I presented the results of the first interim analysis of a large phase III trial which was conducted by the European Myeloma Network and was aimed at comparing up front auto-transplant versus chemotherapy alone, including bortezomib, for newly diagnosed myeloma patients.


When it comes to the results, is stem cell transplant still the way forward?
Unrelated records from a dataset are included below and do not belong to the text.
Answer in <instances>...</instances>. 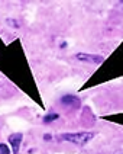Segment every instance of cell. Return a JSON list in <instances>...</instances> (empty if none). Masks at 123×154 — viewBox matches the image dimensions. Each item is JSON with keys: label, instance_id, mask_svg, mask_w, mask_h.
Segmentation results:
<instances>
[{"label": "cell", "instance_id": "6da1fadb", "mask_svg": "<svg viewBox=\"0 0 123 154\" xmlns=\"http://www.w3.org/2000/svg\"><path fill=\"white\" fill-rule=\"evenodd\" d=\"M93 138H94V132H84L83 131V132H74V134H62L61 137H58V140L68 141L75 146H86Z\"/></svg>", "mask_w": 123, "mask_h": 154}, {"label": "cell", "instance_id": "7a4b0ae2", "mask_svg": "<svg viewBox=\"0 0 123 154\" xmlns=\"http://www.w3.org/2000/svg\"><path fill=\"white\" fill-rule=\"evenodd\" d=\"M75 58L78 61H84V63H96L100 64L101 61L104 60L101 55H94V54H84V52H78L75 54Z\"/></svg>", "mask_w": 123, "mask_h": 154}, {"label": "cell", "instance_id": "3957f363", "mask_svg": "<svg viewBox=\"0 0 123 154\" xmlns=\"http://www.w3.org/2000/svg\"><path fill=\"white\" fill-rule=\"evenodd\" d=\"M22 138H23V135H22L20 132H16V134H12V135H9V144H10V147H12V151H13V154H19Z\"/></svg>", "mask_w": 123, "mask_h": 154}, {"label": "cell", "instance_id": "277c9868", "mask_svg": "<svg viewBox=\"0 0 123 154\" xmlns=\"http://www.w3.org/2000/svg\"><path fill=\"white\" fill-rule=\"evenodd\" d=\"M61 102L64 103V105L78 106V105H80V99H78V97H75V96H72V94H65V96L61 99Z\"/></svg>", "mask_w": 123, "mask_h": 154}, {"label": "cell", "instance_id": "5b68a950", "mask_svg": "<svg viewBox=\"0 0 123 154\" xmlns=\"http://www.w3.org/2000/svg\"><path fill=\"white\" fill-rule=\"evenodd\" d=\"M60 118V115L58 113H51V115H46L44 118V122L45 124H48V122H52V121H55V119H58Z\"/></svg>", "mask_w": 123, "mask_h": 154}, {"label": "cell", "instance_id": "8992f818", "mask_svg": "<svg viewBox=\"0 0 123 154\" xmlns=\"http://www.w3.org/2000/svg\"><path fill=\"white\" fill-rule=\"evenodd\" d=\"M0 154H9V148H7V146L6 144H0Z\"/></svg>", "mask_w": 123, "mask_h": 154}, {"label": "cell", "instance_id": "52a82bcc", "mask_svg": "<svg viewBox=\"0 0 123 154\" xmlns=\"http://www.w3.org/2000/svg\"><path fill=\"white\" fill-rule=\"evenodd\" d=\"M122 154H123V153H122Z\"/></svg>", "mask_w": 123, "mask_h": 154}]
</instances>
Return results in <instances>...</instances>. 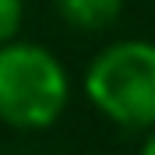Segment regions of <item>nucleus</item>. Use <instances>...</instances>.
I'll return each instance as SVG.
<instances>
[{
    "mask_svg": "<svg viewBox=\"0 0 155 155\" xmlns=\"http://www.w3.org/2000/svg\"><path fill=\"white\" fill-rule=\"evenodd\" d=\"M85 92L109 120L155 127V42H113L92 60Z\"/></svg>",
    "mask_w": 155,
    "mask_h": 155,
    "instance_id": "f03ea898",
    "label": "nucleus"
},
{
    "mask_svg": "<svg viewBox=\"0 0 155 155\" xmlns=\"http://www.w3.org/2000/svg\"><path fill=\"white\" fill-rule=\"evenodd\" d=\"M124 0H57V11L64 14L67 25L85 32H102L120 18Z\"/></svg>",
    "mask_w": 155,
    "mask_h": 155,
    "instance_id": "7ed1b4c3",
    "label": "nucleus"
},
{
    "mask_svg": "<svg viewBox=\"0 0 155 155\" xmlns=\"http://www.w3.org/2000/svg\"><path fill=\"white\" fill-rule=\"evenodd\" d=\"M67 106V74L42 46H0V120L21 130L57 124Z\"/></svg>",
    "mask_w": 155,
    "mask_h": 155,
    "instance_id": "f257e3e1",
    "label": "nucleus"
},
{
    "mask_svg": "<svg viewBox=\"0 0 155 155\" xmlns=\"http://www.w3.org/2000/svg\"><path fill=\"white\" fill-rule=\"evenodd\" d=\"M141 155H155V130L148 134V141L141 145Z\"/></svg>",
    "mask_w": 155,
    "mask_h": 155,
    "instance_id": "39448f33",
    "label": "nucleus"
},
{
    "mask_svg": "<svg viewBox=\"0 0 155 155\" xmlns=\"http://www.w3.org/2000/svg\"><path fill=\"white\" fill-rule=\"evenodd\" d=\"M25 18V0H0V46L11 42Z\"/></svg>",
    "mask_w": 155,
    "mask_h": 155,
    "instance_id": "20e7f679",
    "label": "nucleus"
}]
</instances>
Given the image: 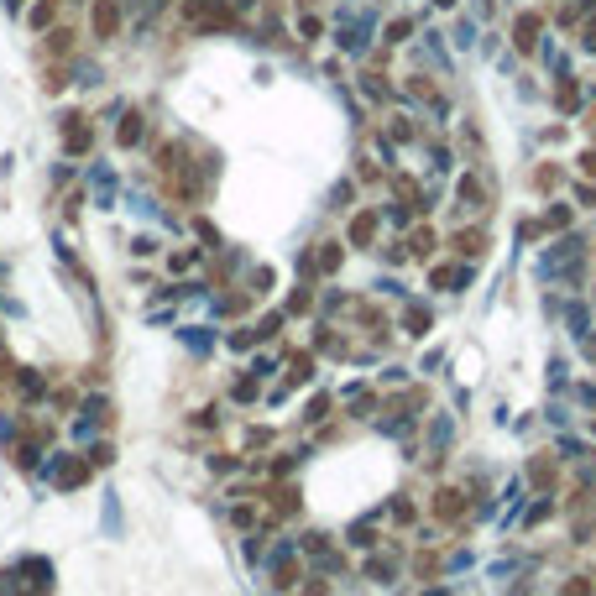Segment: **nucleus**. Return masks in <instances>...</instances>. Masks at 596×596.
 Here are the masks:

At the time the analysis was performed the median follow-up was 26 months; median PFS was not yet reached for patients who were randomised to receive either single or double autologous stem cell transplantation while it was 44 months for patients who were randomised to the standard dose intensification therapy with bortezomib melphalan and prednisone. The difference between the two arms was statistically significant. The progression free survival benefit with autologous stem cell transplantation compared to standard dose VMP was retained across several subgroups of patients at low and high risk, including patients with a low risk and a high risk cytogenetic profile. For both these subgroups of patients randomisation to up front auto-transplant was associated with a 30% relative reduction in the risk of progression or death. In a multivariate Cox regression analysis randomisation to up front auto-transplant was an independent variable favourably affecting progression free survival.


So important results there. Are there any plans to take these results forwards?


Yes, this is a first interim analysis, obviously the follow up is still not mature. However, the results so far obtained do support the conclusion that autologous stem cell transplantation still continues to be the reference treatment for younger and fit patients with newly diagnosed myeloma even in the novel agent era.